- **Excerpt**:
----------------

In this decision pursuant to defendant's application to dismiss the indictment, the Court is faced with what appears to be an issue of first impression in any published decision: whether it was proper for the People, upon learning they had not voted either to indict or dismiss, to ask the grand jury to recommence their deliberations by reading an instruction modeled on one approved to be given to a deadlocked petit jury. Assuming, but not deciding, that it is legally permissible to give an accurate and balanced charge to a grand jury in this type of situation, here, the instruction given was coercive, unbalanced, and not at all consistent with the law applicable to grand jury practice, and it impaired the overall integrity of this grand jury proceeding. Therefore, the indictment is dismissed.

Defendant was arrested on December 1, 2013, and subsequently charged in a felony complaint with, inter alia, criminal possession of a weapon in the second degree (Penal Law § 265.03(3)). At the arraignment, the People served notice pursuant to CPL § 190.50, that they intended to present the charges to the grand jury. The defendant served written notice of his intent to testify before the grand jury. Bail was set, and the case was adjourned for grand jury action. On December 4, 2013, the People presented evidence, including testimony of a police witness, to a grand jury panel. Defendant waived immunity and testified before that panel on December 11, 2013. Six days later, the People recalled the police witness and then had an additional police witness testify. The prosecutor read appropriate legal instructions and asked the grand jury to consider voting the specific charges contained in the indictment.

At some unspecified point later that day, the prosecutor re-entered the grand jury chamber and made the following record: “I've been informed through the grand jury foreperson that as to the charges that I've asked you to consider, you've been unable to take grand jury action.” The prosecutor then instructed the grand jury as follows: “In order to return an indictment, it is your duty to consult with one another and to deliberate together with the view to reaching an agreement, if you can do so without violence to individual judgment. Each of you must decide the case for yourself but do so only after an impartial consideration of all the evidence with your fellow grand jurors.” The prosecutor went on tell the grand jurors they should “not hesitate to re-examine your own views and change your opinion if otherwise convinced by the evidence.” They were also told not to “surrender honest convictions as to the weight or effect of the evidence solely because of the opinion of your fellow jurors or for the mere purpose of returning a decision. You are not partisans. You are judges, judges of the facts. Your sole interest is to ascertain the truth from the evidence in this case.” The prosecutor concluded these instructions by stating, “with this view, I direct that you continue your deliberations.”

CPL § 190.60 provides that “[a]fter hearing and examining evidence ․ a grand jury may: 1. Indict a person for an offense ․ 4. Dismiss the charges before it ․” or elect to take affirmative action in additional legislatively-authorized situations not directly relevant here (emphasis added). By its language, the legislature prescribed that the decision to take any affirmative action is permissive, and not mandatory. People v. Sullivan, 68 N.Y.2d 495, 500–01 (1986). In an exercise of their permissive legal authority, “the concurrence of at least twelve members” of the grand jury is required before any form of “affirmative official action” can be taken, including the filing of an indictment or a dismissal. CPL § 190.25(1); People v. Aarons, 2 NY3d 547, 549–51 (2004). Where twelve grand jurors cannot reach a unanimous decision on what affirmative action to take in a particular case, it cannot be inferred they intend to take any affirmative action, including dismissing the charges before them. Id. at 552. Thus, upon being informed no twelve grand jurors authorized to vote on a particular case have voted to take the same type of affirmative action, a prosecutor may ask the grand jury to “cease deliberations” in order to allow the prosecutor to “present additional evidence” for their consideration. Id. at 548. This is considered a “re-presentation of charges” to the same grand jury, for which leave of the court is not required. People v. Credle, 17 N.Y.2d 556, 560–61(2011).

----------------

- **Dataset content**:
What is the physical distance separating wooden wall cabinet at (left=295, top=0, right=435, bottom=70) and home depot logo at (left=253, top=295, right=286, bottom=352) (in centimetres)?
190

----------------

- **Requirements**:
(A) In the court decision excerpt, rewrite the stretch from "In this decision" through "indictment is dismissed.", substituting "charging instrument" for "indictment".
(B) Name every court case that the court decision excerpt cites.
(C) Carry the court decision excerpt forward from its final sentence.

- **Responses to the exercise**:
(A)
In this decision pursuant to defendant's application to dismiss the charging instrument, the Court is faced with what appears to be an issue of first impression in any published decision: whether it was proper for the People, upon learning they had not voted either to indict or dismiss, to ask the grand jury to recommence their deliberations by reading an instruction modeled on one approved to be given to a deadlocked petit jury. Assuming, but not deciding, that it is legally permissible to give an accurate and balanced charge to a grand jury in this type of situation, here, the instruction given was coercive, unbalanced, and not at all consistent with the law applicable to grand jury practice, and it impaired the overall integrity of this grand jury proceeding. Therefore, the charging instrument is dismissed.

(B)
People v. Sullivan
People v. Aarons
People v. Credle

(C)
It is an open question about whether a prosecutor who has been told the grand jury has voted and announced that the vote has been neither to indict nor dismiss, and has not asked for any help or guidance, can re-present the same case to the same jury by unilaterally asking that grand jury to deliberate anew on the same charges based on the same evidence. A prosecutor may not ask a grand jury to reconsider a vote for dismissal, although a grand jury may itself sua sponte agree to revisit a dismissal vote prior to the filing of the finding of dismissal with the empaneling court. People v. Montanez, 90 N.Y.2d 690, 694 (1997). Here the grand jury did not vote to dismiss, indict or to take any affirmative grand jury action. When they voted, twelve jurors never agreed on any affirmative action. The prosecutor nonetheless injected himself into the deliberation process and directed the grand jury to do something which they might have done sua sponte—namely reconsider their positions and vote again.

Of course, petit juries are legally and routinely instructed to continue deliberating where they inform the trial judge and the parties they have reached an impasse and cannot render a unanimous verdict. See People v. Aponte, 2 NY3d 304, 308 (2004) (citations omitted). The reason such instructions are appropriate in this situation is because a trial judge has a “responsibility to avoid mistrials” and therefore may “encourag[e] jurors to adhere to their oaths and make one final effort to review the evidence and reach a verdict one way or the other.” People v. Pagan, 45 N.Y.2d 725, 727 (1978). The question of whether a prosecutor may simply encourage grand jurors to return to deliberate again when informed that a majority has not agreed to take affirmative grand jury action requires, in this Court's opinion, resolution of a number of significant legal questions. The Court has not felt the need to ask the parties to brief any such question. The defendant's motion to inspect asks the Court to review the instructions given to this grand jury in this case to determine whether any part is “misleading or improper.” The People, who have custody of the grand jury minutes and know the substance of all legal instructions read, have responded that none of the instructions were “misleading or confusing.” In deciding this motion, the Court need not reach this broad issue as the specific instruction given in this case following the grand jury's vote to essentially take no action was coercive and legally inaccurate on many levels.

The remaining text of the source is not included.